When Bill Sheppell flew home to Ohio in mid-June, he was looking for a little R&R before undertaking what was to have been the gig of the year, if not the decade, as FOH mixer for Michael Jackson’s 50-night This Is It stand at London’s O2 arena, likely to be followed up by a world tour with the same massive stage and troupe.
Sheppell, who had come to the attention of the Jackson show producers as a result of his FOH work on Prince’s 21-night run at the O2, had been rehearsing for seven weeks at several Los Angeles venues, culminating in full production rehearsals at L.A.’s Staples Center.
Then everything changed. Less than three weeks before the start of the London dates, Jackson died. What had been carefully planned rehearsals suddenly would become harried preparation for the biggest televised memorial service since the one for Princess Diana over a decade earlier.
The Meyer MILO system that had been slated for the O2 shows was to be provided by Major Tom Ltd. and comprised of four hangs per side: mains, side, subs and upstage, totaling 64 four-way MILO cabinets, four MSL4 long-throw speakers and 18 Meyer 700-HP subs, as well as another 18 700-HP subs under the stage in a cardioid block. The console was a 112-input DiGiCo SD7. Meyer’s Galileo zoned and controlled the system, which was tuned with a Dolby Lake Contour processor. Michael Jackson had been using a Shure Beta 54 headset and Beta 58 handheld microphone through a Shure U4 wireless system.
For the Staples rehearsals, a scaled-down version had four MILO enclosures stacked per side on risers and a mono sub block was on the ground in the center, and when they were finished the set and system had been struck. “We had a blank arena and we couldn’t even get to it until Monday, the day before the memorial,” Sheppell recalls. And all of this was surrounded by television crews that were setting up to broadcast one of TV’s greatest reality shows to date.
Starting Monday at 7 a.m., Sound Image got a JBL VerTec system in place in the same four-hang configuration as they had used with the Meyer system as new lights, video and staging were also erected.

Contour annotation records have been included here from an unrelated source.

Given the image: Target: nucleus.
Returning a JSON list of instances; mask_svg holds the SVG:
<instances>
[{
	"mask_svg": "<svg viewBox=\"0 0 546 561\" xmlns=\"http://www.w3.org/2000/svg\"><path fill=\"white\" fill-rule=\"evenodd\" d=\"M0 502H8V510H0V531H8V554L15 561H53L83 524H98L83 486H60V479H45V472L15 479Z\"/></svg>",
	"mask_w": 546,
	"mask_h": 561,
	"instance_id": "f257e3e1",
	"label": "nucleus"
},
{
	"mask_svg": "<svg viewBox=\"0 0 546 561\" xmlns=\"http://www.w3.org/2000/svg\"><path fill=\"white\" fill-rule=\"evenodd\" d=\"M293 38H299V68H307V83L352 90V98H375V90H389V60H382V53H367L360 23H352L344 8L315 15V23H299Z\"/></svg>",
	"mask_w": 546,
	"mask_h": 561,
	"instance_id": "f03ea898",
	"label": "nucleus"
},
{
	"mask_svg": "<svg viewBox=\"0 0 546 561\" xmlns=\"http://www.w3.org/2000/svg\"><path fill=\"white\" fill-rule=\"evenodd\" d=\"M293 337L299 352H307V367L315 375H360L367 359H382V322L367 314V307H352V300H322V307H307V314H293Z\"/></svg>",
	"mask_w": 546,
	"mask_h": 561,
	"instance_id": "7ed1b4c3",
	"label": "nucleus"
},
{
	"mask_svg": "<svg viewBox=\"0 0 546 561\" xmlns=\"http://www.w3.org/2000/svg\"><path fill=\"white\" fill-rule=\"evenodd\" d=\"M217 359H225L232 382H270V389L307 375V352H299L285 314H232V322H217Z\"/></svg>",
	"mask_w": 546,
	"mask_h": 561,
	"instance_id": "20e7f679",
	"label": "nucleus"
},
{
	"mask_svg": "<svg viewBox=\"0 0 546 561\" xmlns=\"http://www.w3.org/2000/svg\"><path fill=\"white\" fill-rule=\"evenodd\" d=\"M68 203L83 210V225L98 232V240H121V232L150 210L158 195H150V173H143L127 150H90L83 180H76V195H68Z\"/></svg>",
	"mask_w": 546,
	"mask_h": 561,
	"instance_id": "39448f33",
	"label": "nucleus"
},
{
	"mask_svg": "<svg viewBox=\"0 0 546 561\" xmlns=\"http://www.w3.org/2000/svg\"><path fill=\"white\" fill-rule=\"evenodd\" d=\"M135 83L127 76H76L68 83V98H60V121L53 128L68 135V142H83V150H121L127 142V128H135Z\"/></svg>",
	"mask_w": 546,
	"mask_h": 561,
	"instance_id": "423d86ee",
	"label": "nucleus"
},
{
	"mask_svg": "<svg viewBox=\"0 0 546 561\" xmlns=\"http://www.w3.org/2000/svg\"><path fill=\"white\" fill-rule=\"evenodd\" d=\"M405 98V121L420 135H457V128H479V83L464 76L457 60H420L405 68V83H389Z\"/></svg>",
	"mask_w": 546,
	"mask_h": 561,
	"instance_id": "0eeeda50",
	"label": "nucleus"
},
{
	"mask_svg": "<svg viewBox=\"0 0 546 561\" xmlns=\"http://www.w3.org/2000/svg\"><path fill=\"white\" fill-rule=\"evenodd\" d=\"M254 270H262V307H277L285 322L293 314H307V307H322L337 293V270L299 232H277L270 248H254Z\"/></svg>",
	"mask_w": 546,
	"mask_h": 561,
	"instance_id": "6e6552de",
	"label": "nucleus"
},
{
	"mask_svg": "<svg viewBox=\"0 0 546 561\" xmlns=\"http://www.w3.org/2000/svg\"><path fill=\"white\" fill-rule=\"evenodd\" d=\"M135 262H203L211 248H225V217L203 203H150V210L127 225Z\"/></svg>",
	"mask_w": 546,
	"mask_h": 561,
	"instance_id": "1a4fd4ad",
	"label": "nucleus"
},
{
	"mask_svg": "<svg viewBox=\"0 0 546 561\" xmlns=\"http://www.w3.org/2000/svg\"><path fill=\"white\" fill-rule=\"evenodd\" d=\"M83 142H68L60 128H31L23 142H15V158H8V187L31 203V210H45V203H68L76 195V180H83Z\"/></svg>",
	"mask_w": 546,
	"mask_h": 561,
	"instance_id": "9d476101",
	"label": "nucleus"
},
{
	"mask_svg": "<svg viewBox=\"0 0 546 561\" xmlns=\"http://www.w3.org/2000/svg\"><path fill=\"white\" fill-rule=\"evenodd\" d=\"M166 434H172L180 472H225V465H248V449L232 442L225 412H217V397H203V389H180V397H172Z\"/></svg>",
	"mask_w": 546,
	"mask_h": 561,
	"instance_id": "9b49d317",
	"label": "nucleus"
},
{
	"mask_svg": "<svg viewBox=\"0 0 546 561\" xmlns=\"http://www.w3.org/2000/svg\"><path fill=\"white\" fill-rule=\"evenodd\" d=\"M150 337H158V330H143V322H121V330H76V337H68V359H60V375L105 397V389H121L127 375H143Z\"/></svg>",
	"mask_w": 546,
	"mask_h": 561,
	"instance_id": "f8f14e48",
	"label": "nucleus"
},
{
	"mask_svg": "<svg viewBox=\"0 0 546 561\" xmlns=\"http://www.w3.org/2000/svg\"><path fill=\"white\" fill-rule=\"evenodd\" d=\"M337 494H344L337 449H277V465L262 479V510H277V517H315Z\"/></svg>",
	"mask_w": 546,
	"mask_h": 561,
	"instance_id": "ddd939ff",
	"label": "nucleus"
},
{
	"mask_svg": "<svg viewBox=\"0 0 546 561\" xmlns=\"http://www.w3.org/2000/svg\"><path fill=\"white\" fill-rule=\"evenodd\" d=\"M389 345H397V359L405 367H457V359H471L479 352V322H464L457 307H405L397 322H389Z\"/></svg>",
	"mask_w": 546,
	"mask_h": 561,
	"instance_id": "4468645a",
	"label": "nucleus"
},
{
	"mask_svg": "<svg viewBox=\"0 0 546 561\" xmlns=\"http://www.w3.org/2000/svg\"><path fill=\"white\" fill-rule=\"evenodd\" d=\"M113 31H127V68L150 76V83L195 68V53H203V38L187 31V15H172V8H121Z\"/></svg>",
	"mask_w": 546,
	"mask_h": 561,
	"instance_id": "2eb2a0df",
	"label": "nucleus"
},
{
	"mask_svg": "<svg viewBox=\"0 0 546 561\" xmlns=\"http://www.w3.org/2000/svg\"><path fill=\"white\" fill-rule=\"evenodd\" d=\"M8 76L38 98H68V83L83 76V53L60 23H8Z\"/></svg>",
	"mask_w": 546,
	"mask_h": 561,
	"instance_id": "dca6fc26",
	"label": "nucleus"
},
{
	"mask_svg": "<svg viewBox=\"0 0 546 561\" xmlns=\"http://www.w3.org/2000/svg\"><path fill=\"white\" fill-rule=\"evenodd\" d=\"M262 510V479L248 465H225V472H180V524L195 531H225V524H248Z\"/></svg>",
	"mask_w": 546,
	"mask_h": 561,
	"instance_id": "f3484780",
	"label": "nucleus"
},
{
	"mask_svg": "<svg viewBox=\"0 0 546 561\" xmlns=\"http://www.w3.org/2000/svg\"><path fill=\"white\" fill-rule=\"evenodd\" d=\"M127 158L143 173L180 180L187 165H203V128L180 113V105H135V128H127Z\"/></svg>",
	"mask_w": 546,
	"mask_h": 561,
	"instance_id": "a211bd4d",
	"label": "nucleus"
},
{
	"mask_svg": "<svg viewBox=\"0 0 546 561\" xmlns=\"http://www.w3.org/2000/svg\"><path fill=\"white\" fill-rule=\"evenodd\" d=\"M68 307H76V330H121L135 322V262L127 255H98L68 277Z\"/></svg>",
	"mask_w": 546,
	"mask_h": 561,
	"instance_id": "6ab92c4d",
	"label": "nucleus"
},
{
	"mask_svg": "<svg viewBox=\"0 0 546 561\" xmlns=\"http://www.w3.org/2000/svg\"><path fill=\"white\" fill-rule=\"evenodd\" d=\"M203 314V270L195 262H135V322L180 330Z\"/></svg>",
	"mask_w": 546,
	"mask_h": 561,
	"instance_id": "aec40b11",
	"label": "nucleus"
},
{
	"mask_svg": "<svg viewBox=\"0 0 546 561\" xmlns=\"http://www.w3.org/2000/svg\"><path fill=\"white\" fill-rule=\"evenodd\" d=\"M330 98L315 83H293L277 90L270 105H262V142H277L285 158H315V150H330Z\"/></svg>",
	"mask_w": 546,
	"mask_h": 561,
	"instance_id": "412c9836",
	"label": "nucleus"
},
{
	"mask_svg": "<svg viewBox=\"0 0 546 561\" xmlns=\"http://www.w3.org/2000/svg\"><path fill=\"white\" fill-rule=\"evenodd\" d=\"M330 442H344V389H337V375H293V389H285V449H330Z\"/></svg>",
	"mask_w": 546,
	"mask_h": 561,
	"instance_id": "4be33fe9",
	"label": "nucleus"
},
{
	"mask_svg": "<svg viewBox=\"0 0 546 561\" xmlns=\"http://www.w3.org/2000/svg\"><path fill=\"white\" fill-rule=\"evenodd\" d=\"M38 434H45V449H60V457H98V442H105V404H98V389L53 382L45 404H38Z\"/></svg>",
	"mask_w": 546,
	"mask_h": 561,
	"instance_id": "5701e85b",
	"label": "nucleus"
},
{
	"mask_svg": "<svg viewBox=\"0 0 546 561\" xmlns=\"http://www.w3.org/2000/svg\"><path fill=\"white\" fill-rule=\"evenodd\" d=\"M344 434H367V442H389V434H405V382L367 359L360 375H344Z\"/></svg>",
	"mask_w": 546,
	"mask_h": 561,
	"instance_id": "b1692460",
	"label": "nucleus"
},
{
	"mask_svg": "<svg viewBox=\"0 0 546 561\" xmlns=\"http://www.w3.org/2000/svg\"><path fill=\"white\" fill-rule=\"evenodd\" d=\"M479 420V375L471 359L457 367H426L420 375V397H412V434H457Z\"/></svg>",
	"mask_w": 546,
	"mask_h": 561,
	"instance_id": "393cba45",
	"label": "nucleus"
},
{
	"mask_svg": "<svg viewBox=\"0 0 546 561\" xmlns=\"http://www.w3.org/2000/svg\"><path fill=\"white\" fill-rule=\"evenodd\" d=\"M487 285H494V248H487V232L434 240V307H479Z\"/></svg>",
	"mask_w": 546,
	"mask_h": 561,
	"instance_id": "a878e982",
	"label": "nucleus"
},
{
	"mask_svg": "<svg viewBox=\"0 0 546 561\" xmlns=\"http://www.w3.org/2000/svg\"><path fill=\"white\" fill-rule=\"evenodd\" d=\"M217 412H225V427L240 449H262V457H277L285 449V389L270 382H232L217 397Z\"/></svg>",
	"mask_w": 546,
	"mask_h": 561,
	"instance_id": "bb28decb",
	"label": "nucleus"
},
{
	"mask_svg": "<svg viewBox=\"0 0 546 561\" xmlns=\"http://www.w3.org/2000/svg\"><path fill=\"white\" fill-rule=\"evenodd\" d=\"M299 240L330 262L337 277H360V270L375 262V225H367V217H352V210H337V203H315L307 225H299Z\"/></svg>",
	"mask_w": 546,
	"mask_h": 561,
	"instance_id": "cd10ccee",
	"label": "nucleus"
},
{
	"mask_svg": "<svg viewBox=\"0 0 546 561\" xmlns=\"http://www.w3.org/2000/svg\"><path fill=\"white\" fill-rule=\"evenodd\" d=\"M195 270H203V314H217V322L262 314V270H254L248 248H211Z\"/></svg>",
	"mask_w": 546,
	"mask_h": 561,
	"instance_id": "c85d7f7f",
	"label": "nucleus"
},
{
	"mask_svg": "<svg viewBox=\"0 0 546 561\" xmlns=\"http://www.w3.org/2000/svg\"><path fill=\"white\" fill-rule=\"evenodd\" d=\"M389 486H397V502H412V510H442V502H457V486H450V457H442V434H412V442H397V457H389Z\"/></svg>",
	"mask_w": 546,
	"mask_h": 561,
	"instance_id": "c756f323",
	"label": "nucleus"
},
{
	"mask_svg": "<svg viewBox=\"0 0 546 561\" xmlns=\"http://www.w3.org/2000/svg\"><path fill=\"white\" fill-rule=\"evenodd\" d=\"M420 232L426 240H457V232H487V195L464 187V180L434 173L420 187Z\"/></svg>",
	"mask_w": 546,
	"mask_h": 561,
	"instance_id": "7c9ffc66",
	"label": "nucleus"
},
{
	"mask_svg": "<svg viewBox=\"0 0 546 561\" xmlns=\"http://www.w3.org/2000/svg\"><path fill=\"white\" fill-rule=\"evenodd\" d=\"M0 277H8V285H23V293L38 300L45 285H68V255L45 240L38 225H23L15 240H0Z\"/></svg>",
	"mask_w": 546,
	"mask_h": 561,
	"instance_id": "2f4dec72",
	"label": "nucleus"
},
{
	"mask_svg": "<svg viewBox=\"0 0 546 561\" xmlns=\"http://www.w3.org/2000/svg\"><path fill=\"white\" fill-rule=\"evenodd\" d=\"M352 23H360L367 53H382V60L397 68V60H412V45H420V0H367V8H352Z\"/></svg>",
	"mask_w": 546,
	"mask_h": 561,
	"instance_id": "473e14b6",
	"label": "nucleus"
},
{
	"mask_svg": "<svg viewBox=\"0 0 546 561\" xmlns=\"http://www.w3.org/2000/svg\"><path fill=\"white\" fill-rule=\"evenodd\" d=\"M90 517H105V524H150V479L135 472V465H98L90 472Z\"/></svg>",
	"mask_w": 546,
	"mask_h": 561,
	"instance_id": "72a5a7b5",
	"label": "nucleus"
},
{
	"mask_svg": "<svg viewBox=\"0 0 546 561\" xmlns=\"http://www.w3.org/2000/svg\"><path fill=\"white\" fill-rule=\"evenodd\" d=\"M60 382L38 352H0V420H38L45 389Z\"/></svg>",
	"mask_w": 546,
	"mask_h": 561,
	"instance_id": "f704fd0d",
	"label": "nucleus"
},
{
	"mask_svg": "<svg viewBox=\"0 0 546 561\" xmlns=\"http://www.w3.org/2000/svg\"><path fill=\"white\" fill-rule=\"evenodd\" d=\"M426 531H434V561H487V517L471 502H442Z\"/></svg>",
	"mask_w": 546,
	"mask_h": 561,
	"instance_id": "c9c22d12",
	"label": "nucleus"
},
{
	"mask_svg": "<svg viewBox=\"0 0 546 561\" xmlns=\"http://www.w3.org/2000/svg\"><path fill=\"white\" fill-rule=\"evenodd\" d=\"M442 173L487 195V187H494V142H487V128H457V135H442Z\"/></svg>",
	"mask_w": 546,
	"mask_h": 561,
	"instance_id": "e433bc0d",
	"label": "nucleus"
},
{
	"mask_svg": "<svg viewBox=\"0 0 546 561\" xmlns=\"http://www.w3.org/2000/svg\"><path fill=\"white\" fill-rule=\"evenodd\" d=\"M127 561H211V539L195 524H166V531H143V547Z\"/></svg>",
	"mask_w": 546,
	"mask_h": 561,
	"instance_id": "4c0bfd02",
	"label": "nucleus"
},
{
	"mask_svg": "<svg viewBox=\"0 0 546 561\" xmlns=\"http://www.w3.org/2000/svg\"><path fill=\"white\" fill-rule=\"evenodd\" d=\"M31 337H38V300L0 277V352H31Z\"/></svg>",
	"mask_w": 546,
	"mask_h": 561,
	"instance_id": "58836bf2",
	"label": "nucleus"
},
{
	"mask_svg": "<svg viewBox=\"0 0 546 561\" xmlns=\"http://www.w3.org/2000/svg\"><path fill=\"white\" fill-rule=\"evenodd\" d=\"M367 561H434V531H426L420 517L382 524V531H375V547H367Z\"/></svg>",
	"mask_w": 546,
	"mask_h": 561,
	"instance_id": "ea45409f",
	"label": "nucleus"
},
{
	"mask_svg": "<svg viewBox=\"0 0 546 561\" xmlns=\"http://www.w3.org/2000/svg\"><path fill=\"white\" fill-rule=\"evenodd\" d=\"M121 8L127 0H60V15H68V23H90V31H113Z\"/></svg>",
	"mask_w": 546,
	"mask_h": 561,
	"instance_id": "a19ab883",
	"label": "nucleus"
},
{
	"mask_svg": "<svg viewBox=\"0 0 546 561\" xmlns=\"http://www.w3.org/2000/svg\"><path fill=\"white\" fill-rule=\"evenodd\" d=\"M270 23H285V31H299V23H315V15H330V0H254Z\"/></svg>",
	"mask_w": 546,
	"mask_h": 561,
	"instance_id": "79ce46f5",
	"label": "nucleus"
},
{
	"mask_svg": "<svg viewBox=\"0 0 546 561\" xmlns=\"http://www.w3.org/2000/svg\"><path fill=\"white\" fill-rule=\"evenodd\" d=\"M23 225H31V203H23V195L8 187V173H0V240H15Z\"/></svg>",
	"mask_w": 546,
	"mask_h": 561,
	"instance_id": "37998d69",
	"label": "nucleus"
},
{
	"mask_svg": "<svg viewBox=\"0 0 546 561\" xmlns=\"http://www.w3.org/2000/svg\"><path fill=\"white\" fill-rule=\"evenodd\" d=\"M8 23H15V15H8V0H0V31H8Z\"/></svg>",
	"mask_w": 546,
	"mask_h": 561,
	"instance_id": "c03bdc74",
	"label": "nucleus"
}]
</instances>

Sheppell remembers the load-in of all the gear as simultaneously “intense and slow-going,” as PA flight cases were blocked by trusses waiting to be winched up.
Rehearsals went to 11 p.m., but Sheppell and Major Tom’s Chris Marsh stayed well after midnight to help the Sound Image system engineer tune the main hangs and assist the ATK Audiotek engineer in time aligning the delay hangs. “We had started rehearsing without a line check or a PA properly tuned or time-aligned,” says Sheppell. “That didn’t happen until well after midnight.”
The next morning, 24 hours after they first started on Monday, many crewmembers, including Sheppell, were trying to convince an army of LAPD officers that they were who they said they were.
“No one outside the arena knew what a valid credential was supposed to look like,” he says. After several frantic calls to the production office, they were vouched for by video crewmembers already in the Staples center. Several Sound Image crewmembers were detained until the doors opened for the crowds at 8 a.m., as Sheppell was still reviewing his automation snapshots from the night before. The PA was fired up and the lights fine-tuned even as the venue filled up.
Once the event started, Sheppell was pleased with the professionalism that characterized all the performances, including his own. “It was a very difficult show to do,” he says. “Not just because it was put together at the last minute but also because of why we were all there. Michael was a sweetheart, and it’s hard not to have an emotional attachment. It was shell shock.”